— Start Given data —
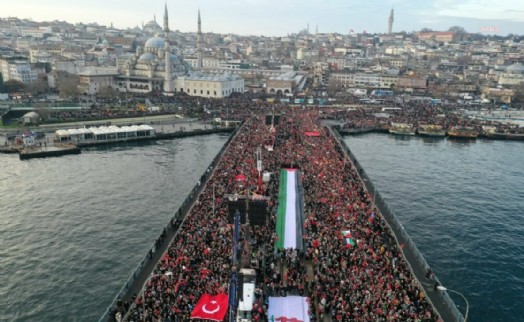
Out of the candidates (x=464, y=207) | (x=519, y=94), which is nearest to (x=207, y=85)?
(x=464, y=207)

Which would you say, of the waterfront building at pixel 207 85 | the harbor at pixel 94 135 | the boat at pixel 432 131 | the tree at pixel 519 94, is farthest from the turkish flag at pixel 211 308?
the tree at pixel 519 94

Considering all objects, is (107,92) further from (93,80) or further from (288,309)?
(288,309)

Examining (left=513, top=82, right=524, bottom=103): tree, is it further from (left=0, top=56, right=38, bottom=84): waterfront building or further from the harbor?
(left=0, top=56, right=38, bottom=84): waterfront building

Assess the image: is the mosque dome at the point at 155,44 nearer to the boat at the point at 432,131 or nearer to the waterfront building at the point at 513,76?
the boat at the point at 432,131

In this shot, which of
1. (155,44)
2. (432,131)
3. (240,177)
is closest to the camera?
(240,177)

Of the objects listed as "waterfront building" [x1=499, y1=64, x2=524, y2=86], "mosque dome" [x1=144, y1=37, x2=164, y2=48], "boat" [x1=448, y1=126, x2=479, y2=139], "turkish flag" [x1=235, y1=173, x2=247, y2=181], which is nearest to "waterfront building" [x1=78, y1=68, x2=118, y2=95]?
"mosque dome" [x1=144, y1=37, x2=164, y2=48]

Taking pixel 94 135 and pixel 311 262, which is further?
pixel 94 135

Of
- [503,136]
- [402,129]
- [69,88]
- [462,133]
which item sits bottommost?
[503,136]
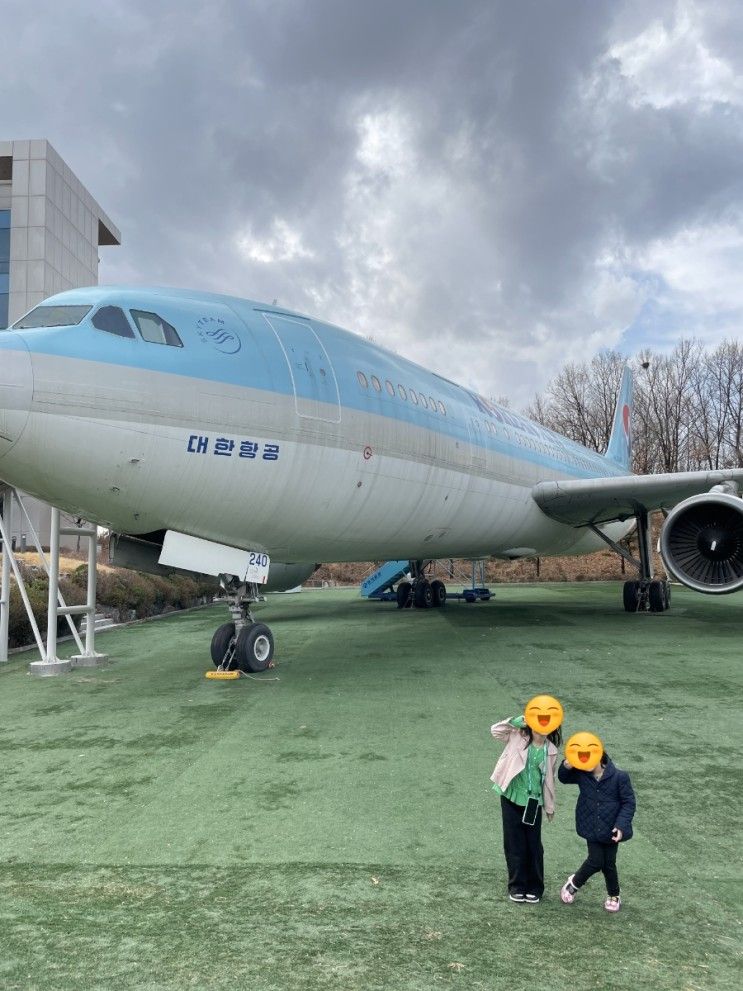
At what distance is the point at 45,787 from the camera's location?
4.76m

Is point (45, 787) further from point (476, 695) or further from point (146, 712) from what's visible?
point (476, 695)

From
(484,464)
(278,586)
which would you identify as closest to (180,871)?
(484,464)

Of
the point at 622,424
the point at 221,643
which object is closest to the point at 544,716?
the point at 221,643

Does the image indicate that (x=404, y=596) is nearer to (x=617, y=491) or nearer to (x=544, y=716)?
(x=617, y=491)

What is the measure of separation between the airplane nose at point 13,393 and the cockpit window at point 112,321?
0.83 metres

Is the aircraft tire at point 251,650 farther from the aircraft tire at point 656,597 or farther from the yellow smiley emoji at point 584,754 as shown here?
the aircraft tire at point 656,597

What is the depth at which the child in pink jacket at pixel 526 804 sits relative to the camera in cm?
313

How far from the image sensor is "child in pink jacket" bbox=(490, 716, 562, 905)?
3.13 m

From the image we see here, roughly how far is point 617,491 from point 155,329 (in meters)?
9.87

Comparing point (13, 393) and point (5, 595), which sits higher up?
point (13, 393)

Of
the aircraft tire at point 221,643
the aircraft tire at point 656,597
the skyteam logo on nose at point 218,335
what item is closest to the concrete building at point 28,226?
the aircraft tire at point 656,597

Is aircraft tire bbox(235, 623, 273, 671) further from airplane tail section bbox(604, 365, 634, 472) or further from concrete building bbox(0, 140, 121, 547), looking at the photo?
— End Given data —
Stated problem:
Quote the listing above in full, except for the pictures.

Reply to the exercise:
Out of the candidates (x=464, y=207) | (x=519, y=94), which is nearest to (x=207, y=85)?
(x=464, y=207)

Which would you say, of the waterfront building at pixel 207 85 | the harbor at pixel 94 135 | the boat at pixel 432 131 | the tree at pixel 519 94, is farthest from the turkish flag at pixel 211 308?
the tree at pixel 519 94

Considering all objects, is (107,92) further from (93,80) or further from (288,309)?
(288,309)

Examining (left=513, top=82, right=524, bottom=103): tree, is it further from (left=0, top=56, right=38, bottom=84): waterfront building or further from the harbor?
(left=0, top=56, right=38, bottom=84): waterfront building

Assess the image: is the mosque dome at the point at 155,44 nearer to the boat at the point at 432,131 or nearer to the waterfront building at the point at 513,76?
the boat at the point at 432,131

In this shot, which of
1. (155,44)
2. (432,131)
3. (240,177)
is closest to the camera?
(240,177)

Of the objects listed as "waterfront building" [x1=499, y1=64, x2=524, y2=86], "mosque dome" [x1=144, y1=37, x2=164, y2=48], "boat" [x1=448, y1=126, x2=479, y2=139], "turkish flag" [x1=235, y1=173, x2=247, y2=181], which is nearest to "waterfront building" [x1=78, y1=68, x2=118, y2=95]?
"mosque dome" [x1=144, y1=37, x2=164, y2=48]

Taking pixel 94 135 and pixel 311 262, which is further?
pixel 94 135

Of
- [503,136]
- [402,129]
- [69,88]
- [462,133]
which item sits bottommost?
[503,136]
At what distance is the point at 45,787 from the camera's location?
4.76m

Is point (45, 787) further from point (476, 695) or further from point (146, 712) from what's visible?
point (476, 695)

From
(484,464)
(278,586)
which would you identify as closest to (180,871)?
(484,464)

Of
the point at 622,424
the point at 221,643
which object is closest to the point at 544,716?
the point at 221,643

Does the image indicate that (x=404, y=596) is nearer to (x=617, y=491) or nearer to (x=544, y=716)?
(x=617, y=491)

What is the measure of separation between the airplane nose at point 13,393 and the cockpit window at point 112,321?
0.83 metres

Is the aircraft tire at point 251,650 farther from the aircraft tire at point 656,597 or farther from the yellow smiley emoji at point 584,754 as shown here?
the aircraft tire at point 656,597

What is the depth at which the child in pink jacket at pixel 526 804 sits relative to the camera in cm?
313

How far from the image sensor is "child in pink jacket" bbox=(490, 716, 562, 905)?
3.13 m

From the image we see here, roughly how far is point 617,491 from point 155,329 (in meters)?
9.87

Comparing point (13, 393) and point (5, 595), which sits higher up?
point (13, 393)

Of
the aircraft tire at point 221,643
the aircraft tire at point 656,597
the skyteam logo on nose at point 218,335
what item is closest to the concrete building at point 28,226?
the aircraft tire at point 656,597

Is aircraft tire bbox(235, 623, 273, 671) further from airplane tail section bbox(604, 365, 634, 472) or further from concrete building bbox(0, 140, 121, 547), looking at the photo?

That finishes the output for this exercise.